Among the lessons from the pandemic, he said, was how sustained biomedical research is "essential to global wellbeing" as showed in the development of vaccines against SARS-CoV-2.
"I want to emphasize the importance of sustained local support for scientists and scientific institutions in the Philippines and elsewhere," Fauci said. "This support is the necessary foundation to attract funding from outside the country."
US President Joe Biden's chief medical advisor added: "It is also an essential for economic vitality and growth."
The Department of Science and Technology this 2021 has a funding of P24.91 billion ($498.6 million) out of the government's P4.5 trillion spending plan.
In last year's budget deliberations, Science Secretary Fortunato dela Pena lamented that the agency's budget for research was cut by P76 million. It was not immediately clear if this was restored in the final version of the outlay.
Fauci, who heads the US National Institute of Allergy and Infectious Diseases, said he hopes research collaboration between Washington and Manila would continue, as it has been in the last three decades.
He commended Filipinos' efforts, too, in research on other diseases such as tuberculosis and HIV-AIDS, for which he was known leading the research in the United States.

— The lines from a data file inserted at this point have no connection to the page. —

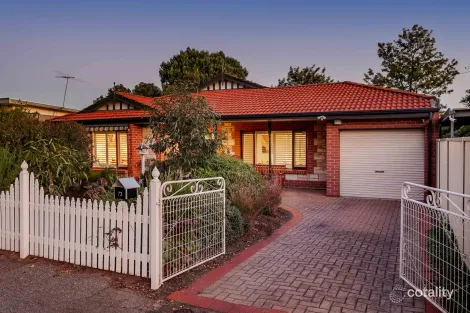 73 KINGSTON AVE, DAW PARK, SA 5041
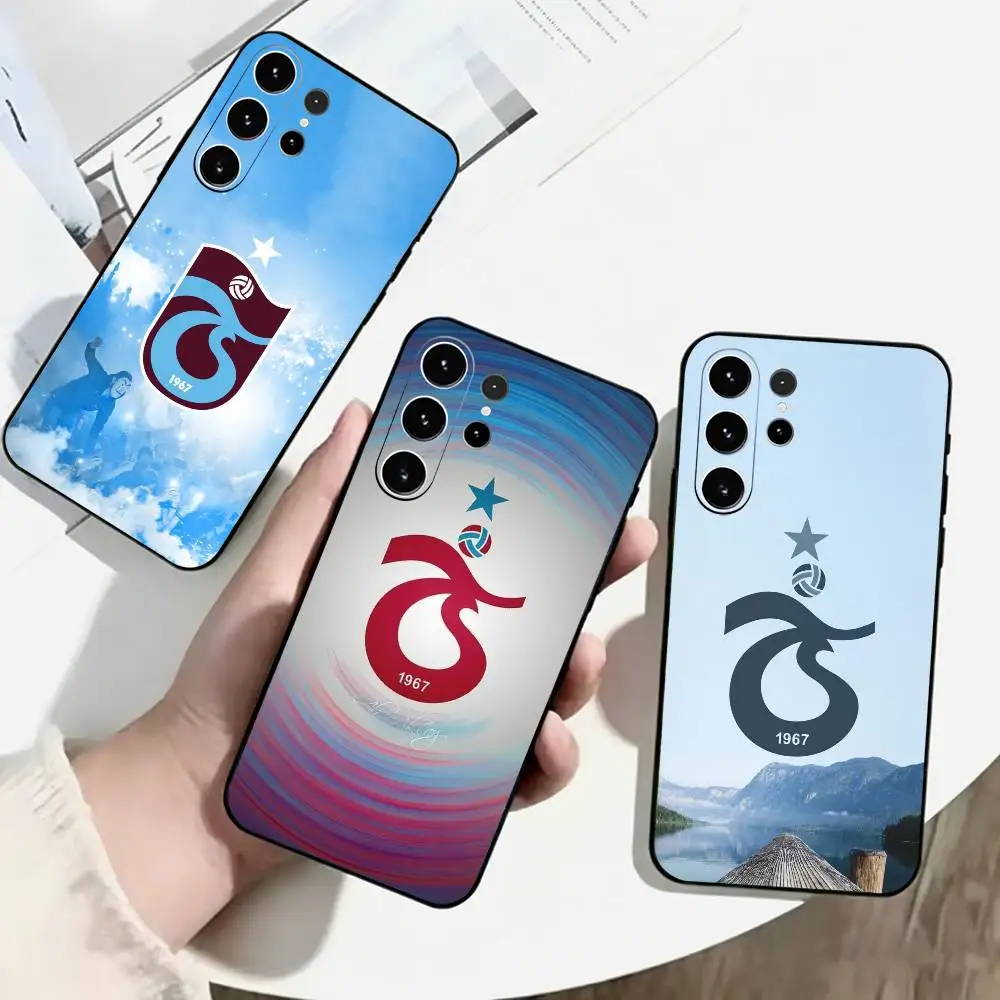 Trabzonspor-R FC Logo Phone Case Black Silicone Soft For Samsung S25,S24,S21,S22,S23,S30,Ultra,S20,Plus,Fe,Lite
Trabzonspor-R FC Logo Phone Case Black Silicone Soft For Samsung S25,S24,S21,S22,S23,S30,Ultra,S20,Plus,Fe,Lite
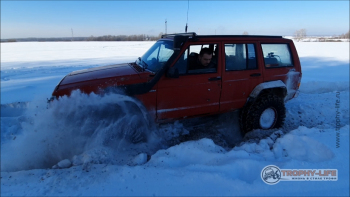 Фото Трофи-лайф 4х4 покатушка Стремиловское Поле 05.02.22 - 151.jpg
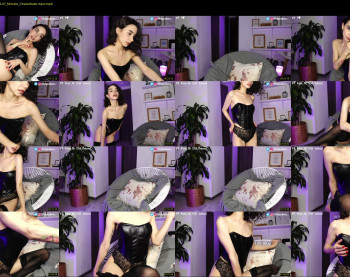 juliette_dee — 54 minute Chaturbate female cam show recording, 1080p, Jan 5, 2023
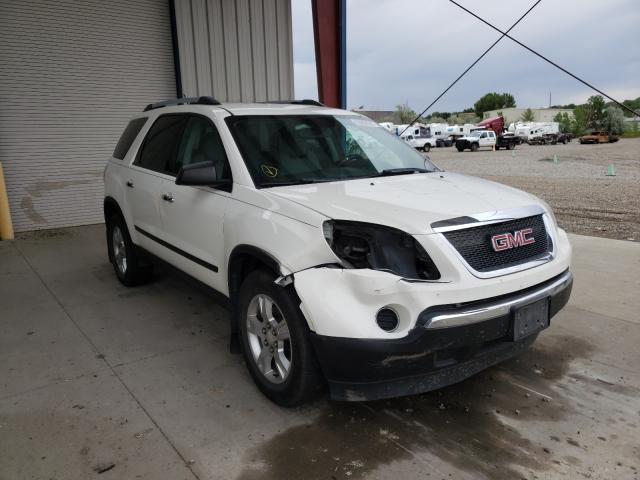 Gmc Acadia sle (2011)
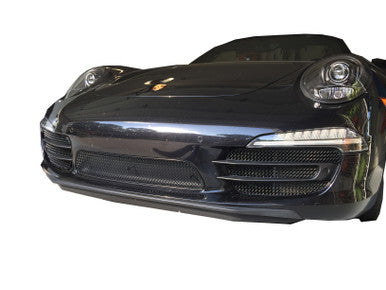 Porsche Carrera 991 C4S - Front Grille Set (2012 to 2015)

"Participation of the Philippines in these multi-country networks has helped ensure that your scientists are among the core of key contributors," Fauci said, "advancing biomedical discoveries that have made aids a preventable chronic disease rather than an acute one with a high degree of mortality."
Fauci added it is also Filipino scientists continuing to lead research on dengue and other diseases such as malaria and schistosomiasis.
The Research Institute for Tropical Medicine, for one, had received funding from the US NIAID as a center of excellence, the infectious disease expert said.
"Hopefully, this institution and others will continue to receive Philippine government support, so they remain competitive for both funding and talent," Fauci continued.
He said he is looking forward to the Emerging Infectious Diseases in the Pacific Rim conference in 2022, which the DOST offered to co-host with NIAID and Japan.
Fauci thanked the Philippines for its longstanding scientific partnership with the US, where the two countries "have learned from each other and shared a tradition of excellence in science and technology."
"I am confident that our future collaboration will continue to contribute to scientific discovery through basic and clinical research," he said, "and the training of talented new scientists."